━━ DATA ENTRIES ━━

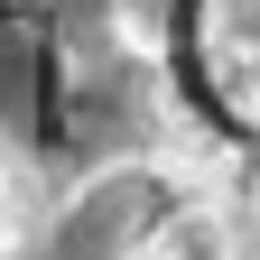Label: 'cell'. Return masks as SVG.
I'll list each match as a JSON object with an SVG mask.
<instances>
[{
    "mask_svg": "<svg viewBox=\"0 0 260 260\" xmlns=\"http://www.w3.org/2000/svg\"><path fill=\"white\" fill-rule=\"evenodd\" d=\"M140 260H242V223L223 205H177V214H158Z\"/></svg>",
    "mask_w": 260,
    "mask_h": 260,
    "instance_id": "cell-1",
    "label": "cell"
},
{
    "mask_svg": "<svg viewBox=\"0 0 260 260\" xmlns=\"http://www.w3.org/2000/svg\"><path fill=\"white\" fill-rule=\"evenodd\" d=\"M19 223H28V205H19V186L0 177V251H19Z\"/></svg>",
    "mask_w": 260,
    "mask_h": 260,
    "instance_id": "cell-2",
    "label": "cell"
}]
</instances>
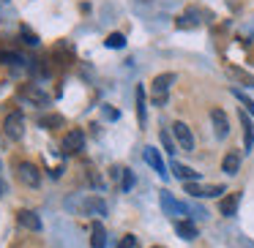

━━━

Turn every row above into a numbered list with one line per item, skipping blank lines and leaving the pictures out.

# SOLUTION TO THE EXERCISE:
1. Label: 'cell'. Return masks as SVG.
2. I'll list each match as a JSON object with an SVG mask.
3. <instances>
4. [{
5.     "mask_svg": "<svg viewBox=\"0 0 260 260\" xmlns=\"http://www.w3.org/2000/svg\"><path fill=\"white\" fill-rule=\"evenodd\" d=\"M140 260H242V223L223 205H177V214H158Z\"/></svg>",
6.     "mask_w": 260,
7.     "mask_h": 260,
8.     "instance_id": "cell-1",
9.     "label": "cell"
10. },
11. {
12.     "mask_svg": "<svg viewBox=\"0 0 260 260\" xmlns=\"http://www.w3.org/2000/svg\"><path fill=\"white\" fill-rule=\"evenodd\" d=\"M19 223H28V205H19V186L0 177V251H19Z\"/></svg>",
13.     "mask_w": 260,
14.     "mask_h": 260,
15.     "instance_id": "cell-2",
16.     "label": "cell"
17. }]
18. </instances>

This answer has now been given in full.